- Singapur entwickelt sich inmitten des Wettbewerbs zwischen den USA und China zu einem neutralen Zentrum für KI-Unternehmen, anstatt wie bisher nur eine Brücke zu sein.
- Chinesische Startups wählen diesen Standort als Hauptsitz, um Bedenken hinsichtlich der staatlichen Datenkontrolle zu vermeiden und den Zugang zu internationalen Kunden zu verbessern.
- Beispielsweise erhielt Topview nach dem Umzug nach Singapur über 8 Millionen USD an Investitionen, um Kunden außerhalb Chinas zu bedienen.
- US-Unternehmen nutzen Singapur ebenfalls, um auf globale Talente zuzugreifen, da die US-Visumverfahren zunehmend streng und unvorhersehbar werden.

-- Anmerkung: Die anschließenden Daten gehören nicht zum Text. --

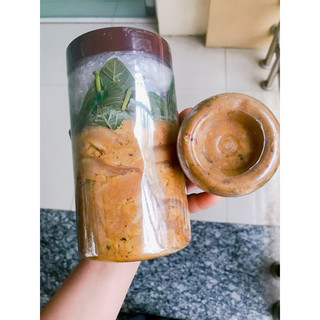 Bột thính thập cẩm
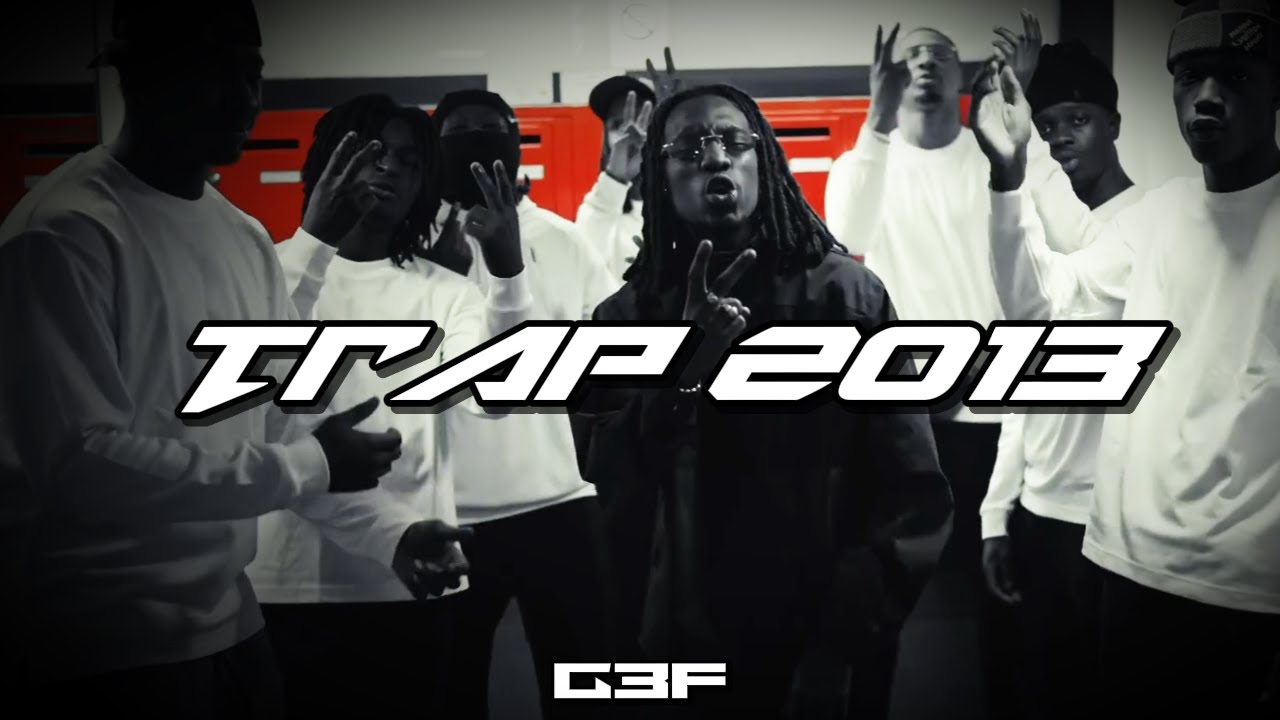 TVLM x CHIEF KEEF Type Beat 2025 | Instru Chicago Drill " TRAP 2013 🏴"
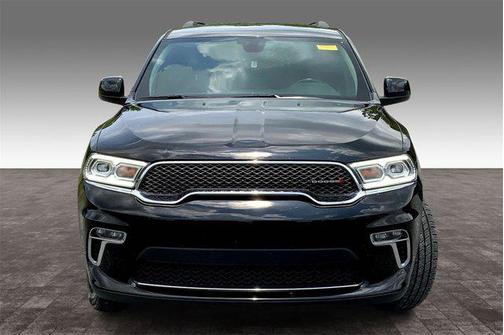 2022 Dodge Durango SXT RWD
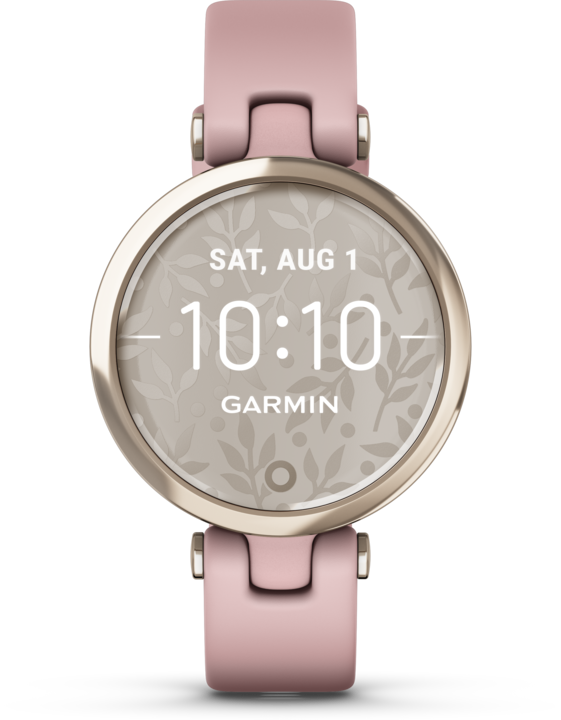 Produktbild Garmin Lily Sport (34.50 mm)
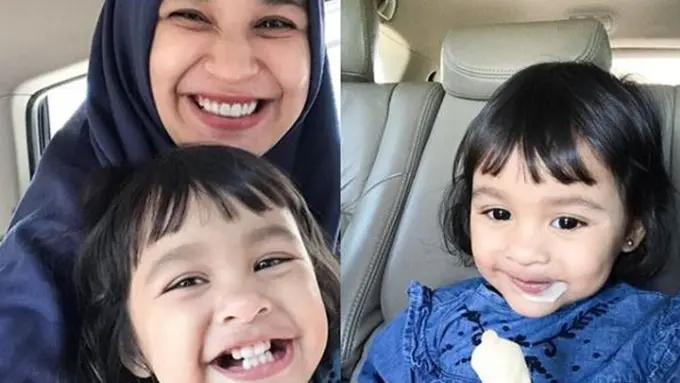 [Bintang] Shireen Sungkar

- Die Regierung von Singapur verfolgt die Strategie, eine führende KI-Wirtschaft zu werden, mit schnellen Visumrichtlinien (teilweise in nur 3 Tagen) und Steueranreizen für geistiges Eigentum.
- Viele KI-Riesen sind bereits präsent oder bereiten die Eröffnung von Büros vor, darunter OpenAI, Anthropic, Google DeepMind und Meta.
- Diese neutrale Rolle könnte jedoch Risiken bergen, wenn die USA und China die Technologiekontrolle verschärfen, was zu Beschränkungen für Singapur führen könnte.
- Einige chinesische Unternehmen sind sogar in der Personalmobilität oder der internationalen Expansion eingeschränkt, was den wachsenden geopolitischen Druck widerspiegelt.
📌 Singapur nutzt die Spannungen zwischen den USA und China, um sich zu einem globalen KI-Zentrum zu entwickeln und mit flexiblen Richtlinien und einem neutralen Umfeld sowohl Kapital als auch Talente anzuziehen. Diese Position birgt jedoch auch Risiken, da die beiden Supermächte die Kontrolle über Technologie und Daten zunehmend verschärfen. Mit Millioneninvestitionen und der Präsenz von KI-Giganten hat Singapur große Chancen, sieht sich aber auch einem wachsenden geopolitischen Druck gegenüber.